The truth is that it doesn’t matter if you know a downturn is coming soon or not. You can take steps to protect yourself at any time, and you shouldn’t trust that a great market will stay great forever. Things can change in an instant, so it’s better to prepare for a downturn at the beginning of every project by insulating yourself against as much risk as possible.
Buying Under Value
Our strategy for protecting against downturns is to purchase undervalued properties. These are often the value add projects that need a lot of work before they reach their full income potential.
Buying undervalued projects allows you to build padding into the asset price from the start.

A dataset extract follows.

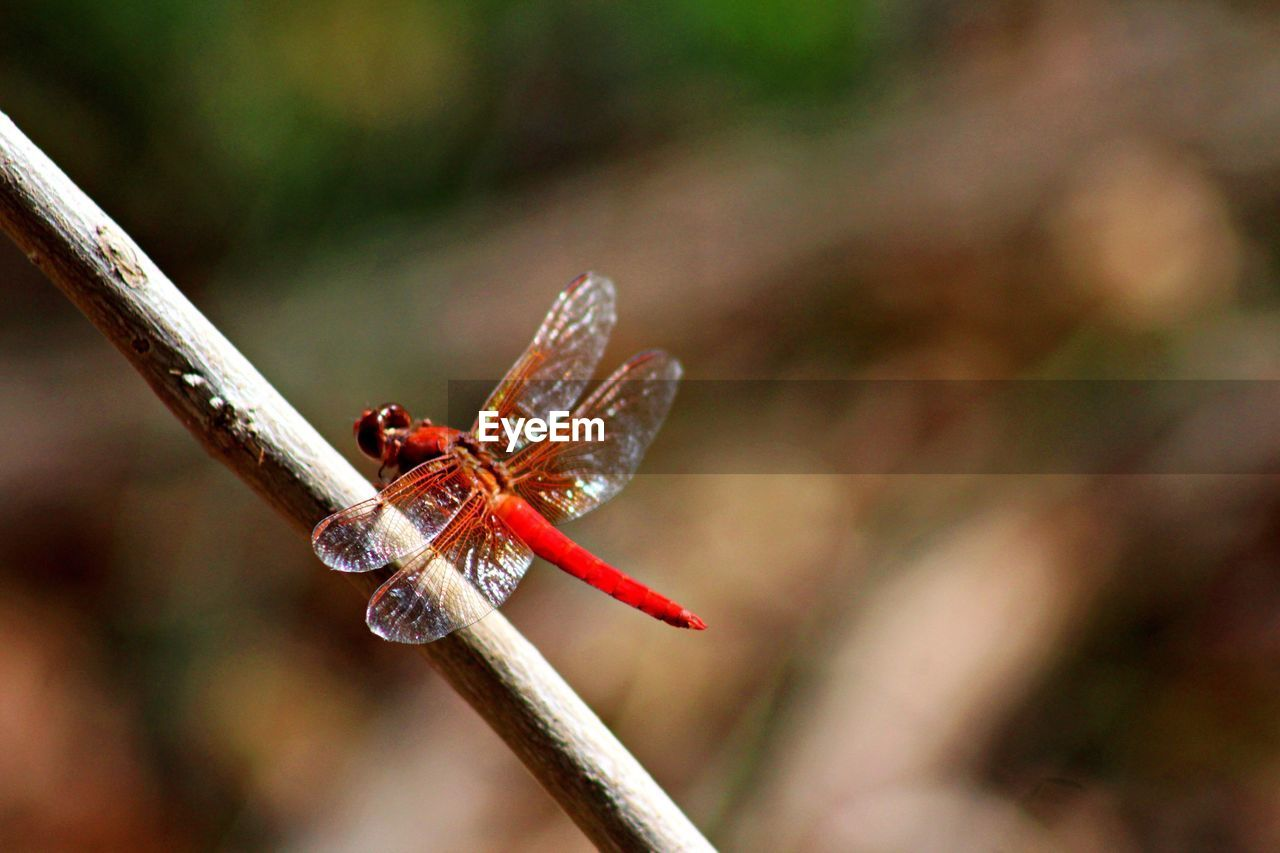 insect, animals in the wild, animal themes, one animal, close-up, focus on foreground, no people, nature, outdoors, day, red, animal wildlife, beauty in nature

Undervalued buildings are often not rent stabilized, and they tend to need improvements. The building is likely to be priced at under market rates because of its condition. By putting sweat equity into this type of building, you can bring its value up over time.
If a downturn hits while you’re in the process of constructing, you can stop spending or thin out operations during the deepest part of the recession. Tighten your operations and squeeze as much yield as possible out of operational cash flows you’re already getting. Run your operation as lean as possible during the lowest market times. As the market improves, you can begin to open up spending again slowly.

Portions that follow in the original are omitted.